▶ **How to complete this task**
Please print the part of the summary on AI-written code below from "After AI takes" to "the code themselves.", word for word.

▶ **Extract**
After AI takes everything

AI-generated code quality and “slop”

  • Many commenters report that LLM-written code is often subtly wrong or structurally poor, even on simple tasks (e.g., a byte-based LRU implemented as entry-count-based).
  • Review cost frequently outweighs generation speed; experts say it’s often faster and safer to write the code themselves.
  • Others reply that human code is also buggy and duplicated; they argue LLM output only needs to reach “good enough,” not elegant.
  • Concern that managers can’t recognize slop, but will still drive adoption, accelerating software “enshittification.”

Taste, craftsmanship, and responsibility

  • Several people frame the difference as “having taste” or “giving a shit”: clear mental models, consistent structure, and willingness to clean up.
  • LLMs in unskilled hands magnify bad taste; some see this as a deserved existential crisis for shallow practitioners.

▶ **Data section**
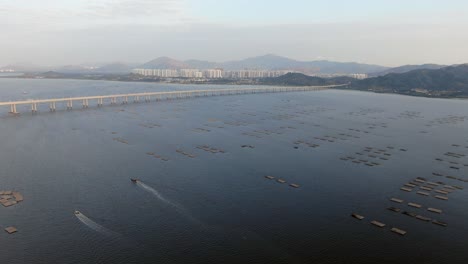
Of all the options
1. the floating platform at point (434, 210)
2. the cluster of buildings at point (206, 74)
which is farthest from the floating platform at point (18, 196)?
the cluster of buildings at point (206, 74)

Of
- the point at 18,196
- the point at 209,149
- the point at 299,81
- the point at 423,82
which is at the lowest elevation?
the point at 18,196

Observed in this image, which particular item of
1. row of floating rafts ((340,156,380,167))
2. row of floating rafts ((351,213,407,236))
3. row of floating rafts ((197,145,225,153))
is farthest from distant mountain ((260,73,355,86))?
row of floating rafts ((351,213,407,236))

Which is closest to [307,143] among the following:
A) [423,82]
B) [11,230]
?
[11,230]

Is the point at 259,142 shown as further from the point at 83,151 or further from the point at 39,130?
the point at 39,130

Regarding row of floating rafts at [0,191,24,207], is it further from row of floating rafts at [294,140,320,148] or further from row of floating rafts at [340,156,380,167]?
row of floating rafts at [294,140,320,148]

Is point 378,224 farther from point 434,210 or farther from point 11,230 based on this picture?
point 11,230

▶ **Completed task**
After AI takes everything

AI-generated code quality and “slop”

  • Many commenters report that LLM-written code is often subtly wrong or structurally poor, even on simple tasks (e.g., a byte-based LRU implemented as entry-count-based).
  • Review cost frequently outweighs generation speed; experts say it’s often faster and safer to write the code themselves.